Zu erledigende Aufgaben:
1) Gib bitte aus dem Text über die Luzerner Steuersoftware die Stelle von „In einer Medienmitteilung“ bis „wieder normalisieren sollte.“ wortgetreu wieder.
2) Beantworte zum Text über die Luzerner Steuersoftware diese Fragen, jede mit eigenem Buchstaben auf eigener Zeile:
(a) Welche Software hat der Kanton Luzern von Grund auf erneuert?
(b) Was prüft der Bundesrat?
(c) Innerhalb welches Zeitraums soll sich die Lage beim Helpdesk laut Staatskanzlei normalisieren?
3) Schreib den Text über die Luzerner Steuersoftware nach seinem letzten Satz weiter.

Textabschnitt:
Der Kanton Luzern hat die Steuersoftware für natürliche Personen von Grund auf erneuert. Weil sich ausserordentlich viele Personen, die mit der neuen Software nicht zurecht kommen, beim Helpdesk melden, ist dieser derzeit überlastet. Der Kanton baut deshalb die Kapazitäten «deutlich» aus.
Individualbesteuerung
Der Bundesrat prüft eine Individualbesteuerung mit und ohne Kompensation. (Symbolbild) - Pixabay

In einer Medienmitteilung stellt die Staatskanzlei in Aussicht, dass sich die «angespannte Situation beim Helpdesk» in den nächsten zwei bis drei Wochen dadurch wieder normalisieren sollte.

Bereitgestellte Einträge:
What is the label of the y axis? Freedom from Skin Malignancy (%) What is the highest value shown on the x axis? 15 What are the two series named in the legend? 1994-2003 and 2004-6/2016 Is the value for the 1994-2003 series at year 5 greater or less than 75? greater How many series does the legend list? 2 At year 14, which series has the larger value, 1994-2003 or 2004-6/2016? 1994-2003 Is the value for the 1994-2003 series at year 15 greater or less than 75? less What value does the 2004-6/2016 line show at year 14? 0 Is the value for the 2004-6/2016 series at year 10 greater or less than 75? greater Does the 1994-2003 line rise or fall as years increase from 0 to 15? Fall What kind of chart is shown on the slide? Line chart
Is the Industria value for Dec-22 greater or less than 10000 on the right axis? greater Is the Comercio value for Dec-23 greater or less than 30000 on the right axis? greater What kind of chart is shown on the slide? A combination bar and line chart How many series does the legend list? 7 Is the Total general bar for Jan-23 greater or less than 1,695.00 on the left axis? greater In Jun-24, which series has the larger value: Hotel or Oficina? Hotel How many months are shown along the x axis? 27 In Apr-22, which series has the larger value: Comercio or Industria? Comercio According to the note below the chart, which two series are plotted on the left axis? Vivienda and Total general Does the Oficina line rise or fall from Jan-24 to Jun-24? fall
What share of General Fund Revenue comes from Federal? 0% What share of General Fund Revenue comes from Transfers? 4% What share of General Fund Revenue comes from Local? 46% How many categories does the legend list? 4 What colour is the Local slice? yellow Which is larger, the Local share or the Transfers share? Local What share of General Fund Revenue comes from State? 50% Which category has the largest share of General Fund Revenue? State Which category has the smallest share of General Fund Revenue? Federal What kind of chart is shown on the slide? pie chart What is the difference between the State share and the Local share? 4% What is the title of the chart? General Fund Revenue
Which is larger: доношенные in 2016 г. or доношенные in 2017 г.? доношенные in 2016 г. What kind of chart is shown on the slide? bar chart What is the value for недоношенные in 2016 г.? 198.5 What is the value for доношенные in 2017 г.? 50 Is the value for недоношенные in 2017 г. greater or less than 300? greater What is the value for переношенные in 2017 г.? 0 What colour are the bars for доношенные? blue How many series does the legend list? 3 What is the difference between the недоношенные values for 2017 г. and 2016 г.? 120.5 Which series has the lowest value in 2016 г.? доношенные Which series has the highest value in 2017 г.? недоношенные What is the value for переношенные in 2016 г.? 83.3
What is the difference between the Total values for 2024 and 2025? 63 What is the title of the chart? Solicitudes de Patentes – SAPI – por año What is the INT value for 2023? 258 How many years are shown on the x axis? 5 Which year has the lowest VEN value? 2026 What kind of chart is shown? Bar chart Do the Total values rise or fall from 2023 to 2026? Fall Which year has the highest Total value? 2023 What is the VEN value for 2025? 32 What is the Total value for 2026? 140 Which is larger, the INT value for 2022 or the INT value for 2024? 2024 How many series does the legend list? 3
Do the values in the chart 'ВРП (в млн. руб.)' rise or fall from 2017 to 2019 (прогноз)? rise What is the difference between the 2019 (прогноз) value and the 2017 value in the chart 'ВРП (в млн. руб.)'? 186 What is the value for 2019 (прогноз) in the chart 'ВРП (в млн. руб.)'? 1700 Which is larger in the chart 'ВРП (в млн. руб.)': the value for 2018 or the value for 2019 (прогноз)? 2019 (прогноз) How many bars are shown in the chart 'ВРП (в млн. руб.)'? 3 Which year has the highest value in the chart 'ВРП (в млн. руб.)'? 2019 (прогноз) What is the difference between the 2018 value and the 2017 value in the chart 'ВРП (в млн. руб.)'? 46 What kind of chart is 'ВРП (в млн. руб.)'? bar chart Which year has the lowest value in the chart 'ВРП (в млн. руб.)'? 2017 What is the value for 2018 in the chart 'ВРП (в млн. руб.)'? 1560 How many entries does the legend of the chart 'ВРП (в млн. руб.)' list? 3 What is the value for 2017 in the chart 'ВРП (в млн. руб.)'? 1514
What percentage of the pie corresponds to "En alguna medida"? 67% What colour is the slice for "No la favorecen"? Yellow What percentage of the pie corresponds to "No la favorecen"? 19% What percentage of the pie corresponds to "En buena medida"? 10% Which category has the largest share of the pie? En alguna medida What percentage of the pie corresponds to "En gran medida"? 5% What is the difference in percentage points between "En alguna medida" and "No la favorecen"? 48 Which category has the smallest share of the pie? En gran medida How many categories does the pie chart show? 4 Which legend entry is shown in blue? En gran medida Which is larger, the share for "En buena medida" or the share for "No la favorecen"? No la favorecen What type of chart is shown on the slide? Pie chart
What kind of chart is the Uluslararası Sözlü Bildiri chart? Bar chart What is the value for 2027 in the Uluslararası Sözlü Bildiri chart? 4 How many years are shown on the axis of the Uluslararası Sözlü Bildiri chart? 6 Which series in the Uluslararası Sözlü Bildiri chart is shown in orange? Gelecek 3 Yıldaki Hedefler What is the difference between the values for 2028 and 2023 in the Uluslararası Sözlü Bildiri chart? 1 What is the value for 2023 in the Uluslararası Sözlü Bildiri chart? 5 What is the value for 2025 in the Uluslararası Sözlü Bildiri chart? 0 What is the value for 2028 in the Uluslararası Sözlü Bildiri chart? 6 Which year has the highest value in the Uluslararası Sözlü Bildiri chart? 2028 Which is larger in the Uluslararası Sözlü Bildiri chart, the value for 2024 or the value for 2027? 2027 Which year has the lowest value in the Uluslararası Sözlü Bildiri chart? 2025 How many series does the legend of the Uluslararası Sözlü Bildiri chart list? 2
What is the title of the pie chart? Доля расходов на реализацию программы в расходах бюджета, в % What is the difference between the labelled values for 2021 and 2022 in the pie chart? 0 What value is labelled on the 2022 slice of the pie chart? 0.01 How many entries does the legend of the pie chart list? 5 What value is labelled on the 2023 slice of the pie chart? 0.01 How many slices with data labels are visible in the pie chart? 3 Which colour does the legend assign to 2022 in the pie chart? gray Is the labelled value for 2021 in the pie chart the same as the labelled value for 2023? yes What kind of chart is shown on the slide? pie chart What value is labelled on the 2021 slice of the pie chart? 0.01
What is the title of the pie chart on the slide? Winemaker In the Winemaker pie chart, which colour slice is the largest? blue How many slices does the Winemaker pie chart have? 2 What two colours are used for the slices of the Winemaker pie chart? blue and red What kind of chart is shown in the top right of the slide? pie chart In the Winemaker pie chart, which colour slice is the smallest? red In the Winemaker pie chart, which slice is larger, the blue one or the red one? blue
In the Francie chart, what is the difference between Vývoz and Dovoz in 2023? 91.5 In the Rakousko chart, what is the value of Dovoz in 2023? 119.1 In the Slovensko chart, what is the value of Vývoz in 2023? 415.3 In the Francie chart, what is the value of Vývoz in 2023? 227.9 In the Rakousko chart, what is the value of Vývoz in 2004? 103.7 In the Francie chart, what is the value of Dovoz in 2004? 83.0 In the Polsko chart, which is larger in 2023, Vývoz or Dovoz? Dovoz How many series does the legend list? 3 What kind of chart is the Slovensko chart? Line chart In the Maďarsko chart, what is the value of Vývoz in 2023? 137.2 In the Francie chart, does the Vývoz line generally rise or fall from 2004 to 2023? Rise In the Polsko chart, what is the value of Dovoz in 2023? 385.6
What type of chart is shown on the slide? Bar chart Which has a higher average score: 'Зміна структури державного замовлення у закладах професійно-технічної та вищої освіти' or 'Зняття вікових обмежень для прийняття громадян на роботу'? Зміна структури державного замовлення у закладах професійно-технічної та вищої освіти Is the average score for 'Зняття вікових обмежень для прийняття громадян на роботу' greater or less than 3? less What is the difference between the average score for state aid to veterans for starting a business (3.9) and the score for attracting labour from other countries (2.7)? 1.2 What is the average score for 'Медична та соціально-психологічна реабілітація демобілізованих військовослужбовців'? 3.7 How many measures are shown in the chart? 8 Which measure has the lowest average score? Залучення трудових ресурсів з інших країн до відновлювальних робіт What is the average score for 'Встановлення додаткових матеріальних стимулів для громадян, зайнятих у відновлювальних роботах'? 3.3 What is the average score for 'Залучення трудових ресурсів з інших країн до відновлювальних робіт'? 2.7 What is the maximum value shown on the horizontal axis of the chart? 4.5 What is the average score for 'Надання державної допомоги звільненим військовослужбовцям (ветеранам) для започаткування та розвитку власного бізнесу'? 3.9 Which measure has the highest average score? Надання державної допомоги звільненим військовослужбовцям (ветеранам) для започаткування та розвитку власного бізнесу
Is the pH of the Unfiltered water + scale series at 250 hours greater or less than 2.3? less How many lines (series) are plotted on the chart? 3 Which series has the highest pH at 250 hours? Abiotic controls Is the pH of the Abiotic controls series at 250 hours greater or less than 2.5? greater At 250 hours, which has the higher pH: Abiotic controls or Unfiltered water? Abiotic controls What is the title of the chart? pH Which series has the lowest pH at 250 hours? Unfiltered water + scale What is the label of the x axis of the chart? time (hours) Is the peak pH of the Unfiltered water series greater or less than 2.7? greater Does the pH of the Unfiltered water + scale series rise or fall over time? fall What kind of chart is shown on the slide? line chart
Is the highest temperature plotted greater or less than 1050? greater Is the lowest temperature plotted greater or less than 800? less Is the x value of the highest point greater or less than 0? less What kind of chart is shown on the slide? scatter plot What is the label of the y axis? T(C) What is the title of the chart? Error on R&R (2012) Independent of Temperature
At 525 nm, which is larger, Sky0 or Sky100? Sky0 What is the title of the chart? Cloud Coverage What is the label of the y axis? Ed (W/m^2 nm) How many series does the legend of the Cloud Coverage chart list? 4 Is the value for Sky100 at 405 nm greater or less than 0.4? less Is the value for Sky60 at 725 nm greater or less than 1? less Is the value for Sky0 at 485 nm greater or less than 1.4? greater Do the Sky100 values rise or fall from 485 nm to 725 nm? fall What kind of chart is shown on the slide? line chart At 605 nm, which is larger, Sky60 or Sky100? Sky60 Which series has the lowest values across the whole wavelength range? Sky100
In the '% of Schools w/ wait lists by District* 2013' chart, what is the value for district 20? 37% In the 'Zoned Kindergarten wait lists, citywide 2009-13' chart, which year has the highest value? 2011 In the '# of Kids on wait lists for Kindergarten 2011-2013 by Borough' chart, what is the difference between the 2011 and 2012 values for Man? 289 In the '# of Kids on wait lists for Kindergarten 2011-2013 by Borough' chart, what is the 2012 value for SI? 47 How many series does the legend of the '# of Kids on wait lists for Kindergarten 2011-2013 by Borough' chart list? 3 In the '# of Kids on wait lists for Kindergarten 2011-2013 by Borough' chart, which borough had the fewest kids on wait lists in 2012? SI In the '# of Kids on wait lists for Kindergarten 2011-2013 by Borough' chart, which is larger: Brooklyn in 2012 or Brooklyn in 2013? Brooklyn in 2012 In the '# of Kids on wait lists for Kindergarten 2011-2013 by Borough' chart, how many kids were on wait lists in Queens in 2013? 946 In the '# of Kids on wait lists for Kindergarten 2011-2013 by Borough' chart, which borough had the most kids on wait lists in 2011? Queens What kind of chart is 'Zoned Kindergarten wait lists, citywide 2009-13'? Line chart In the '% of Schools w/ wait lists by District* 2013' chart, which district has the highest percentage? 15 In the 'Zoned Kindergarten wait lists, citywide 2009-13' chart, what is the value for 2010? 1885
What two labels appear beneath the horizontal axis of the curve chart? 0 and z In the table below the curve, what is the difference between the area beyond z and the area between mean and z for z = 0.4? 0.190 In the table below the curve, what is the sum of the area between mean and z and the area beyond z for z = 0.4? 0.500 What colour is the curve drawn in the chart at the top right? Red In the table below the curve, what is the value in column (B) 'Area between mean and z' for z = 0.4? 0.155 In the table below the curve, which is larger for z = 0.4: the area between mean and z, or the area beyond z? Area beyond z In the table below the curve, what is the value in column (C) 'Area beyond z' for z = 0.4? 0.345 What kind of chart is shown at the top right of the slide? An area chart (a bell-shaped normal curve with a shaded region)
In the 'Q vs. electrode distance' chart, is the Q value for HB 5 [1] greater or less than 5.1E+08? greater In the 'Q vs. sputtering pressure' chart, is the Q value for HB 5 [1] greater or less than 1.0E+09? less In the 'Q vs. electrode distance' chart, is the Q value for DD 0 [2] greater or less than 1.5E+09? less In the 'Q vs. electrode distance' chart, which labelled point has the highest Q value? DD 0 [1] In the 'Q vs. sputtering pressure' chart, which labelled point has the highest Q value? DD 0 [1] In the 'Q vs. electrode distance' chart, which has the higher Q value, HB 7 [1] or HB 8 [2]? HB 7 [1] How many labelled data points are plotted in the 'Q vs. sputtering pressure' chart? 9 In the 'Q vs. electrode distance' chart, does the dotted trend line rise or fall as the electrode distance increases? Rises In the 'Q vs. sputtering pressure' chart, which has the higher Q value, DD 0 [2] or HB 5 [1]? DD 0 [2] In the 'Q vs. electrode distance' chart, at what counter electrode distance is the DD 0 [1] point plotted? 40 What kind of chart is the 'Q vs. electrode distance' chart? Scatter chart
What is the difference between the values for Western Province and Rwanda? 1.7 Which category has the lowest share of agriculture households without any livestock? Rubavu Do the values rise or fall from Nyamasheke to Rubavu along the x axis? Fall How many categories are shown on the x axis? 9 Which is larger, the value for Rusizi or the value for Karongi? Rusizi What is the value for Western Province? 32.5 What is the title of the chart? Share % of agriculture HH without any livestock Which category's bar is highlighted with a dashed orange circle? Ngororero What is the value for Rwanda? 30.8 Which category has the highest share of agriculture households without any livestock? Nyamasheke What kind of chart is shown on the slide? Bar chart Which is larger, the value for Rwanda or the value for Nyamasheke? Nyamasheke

Lösungen:
1)
In einer Medienmitteilung stellt die Staatskanzlei in Aussicht, dass sich die «angespannte Situation beim Helpdesk» in den nächsten zwei bis drei Wochen dadurch wieder normalisieren sollte.

2)
(a) Die Steuersoftware für natürliche Personen.
(b) Eine Individualbesteuerung mit und ohne Kompensation.
(c) In den nächsten zwei bis drei Wochen.

3)
Die neue Software funktioniere gut, in der Einführungsphase entdeckten Anwender laut der Staatskanzlei jedoch «einige, kleinere Fehler», die sie dem Helpdesk meldeten. Diese seien umgehend korrigiert worden. Die Fehlermeldungen trugen neben den Anfragen zu technischen Problemen zur Überlastung des Helpdesks bei.

Der Kanton empfiehlt deshalb, mit Anfragen etwas zuzuwarten. Die Frist zur Einreichung der Steuererklärung könne bei Bedarf online verlängert werden.

Die Steuersoftware für natürliche Personen war auf die Steuerperiode 2020 erneuert worden, weil die alte Software nach 15 Jahren das Ende ihres Lebenszyklus erreicht hatte.